An exact copy of every entry is needed, with the images left out.

(Beginning of DATA FOR THIS EXERCISE)

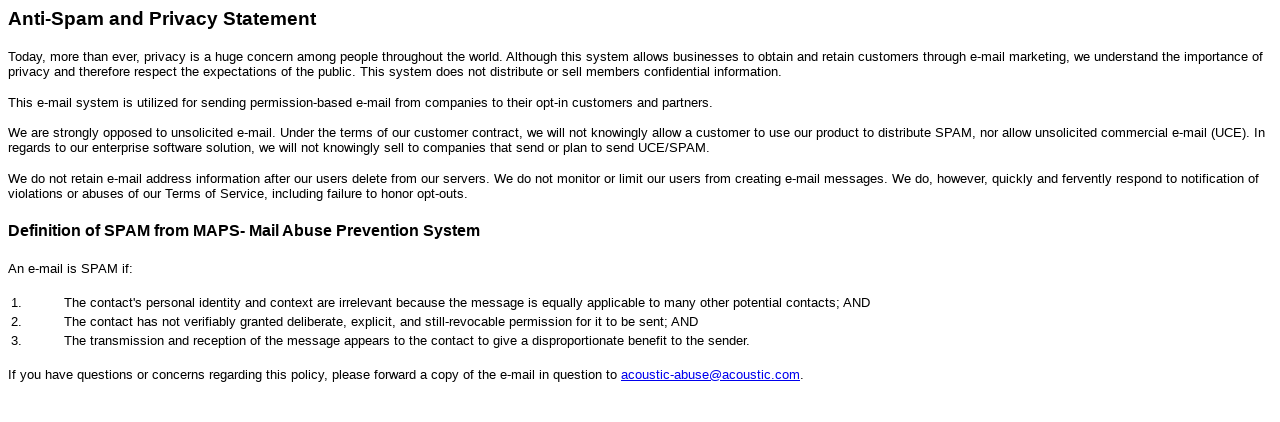

--- FILE ---
content_type: text/html; charset=UTF-8
request_url: http://content.mkt941.com/
body_size: 1350
content:
<html>
<head>

<title>Anti-Spam and Privacy</title>

<meta http-equiv="Content-Type" content="text/html; charset=iso-8859-1">
<meta name="netsparkerenterprise-site-verification" content="2f05ff48-9278-4fe1-4dc0-ab9f048acc91">

</head>



<body bgcolor="#FFFFFF" text="#000000">

<h3><font face="Verdana, Arial, Helvetica, sans-serif">Anti-Spam and
Privacy Statement 

  </font></h3>

<p><font face="Verdana, Arial, Helvetica, sans-serif" size="2">Today, more
than 

  ever, privacy is a huge concern among people throughout the
world. Although 

  this system allows businesses to obtain and retain customers through
e-mail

(End of DATA FOR THIS EXERCISE)

SOLUTION FOR THIS TASK
--- FILE ---
content_type: text/html; charset=UTF-8
request_url: http://content.mkt941.com/
body_size: 1350
content:
<html>
<head>

<title>Anti-Spam and Privacy</title>

<meta http-equiv="Content-Type" content="text/html; charset=iso-8859-1">
<meta name="netsparkerenterprise-site-verification" content="2f05ff48-9278-4fe1-4dc0-ab9f048acc91">

</head>



<body bgcolor="#FFFFFF" text="#000000">

<h3><font face="Verdana, Arial, Helvetica, sans-serif">Anti-Spam and
Privacy Statement 

  </font></h3>

<p><font face="Verdana, Arial, Helvetica, sans-serif" size="2">Today, more
than 

  ever, privacy is a huge concern among people throughout the
world. Although 

  this system allows businesses to obtain and retain customers through
e-mail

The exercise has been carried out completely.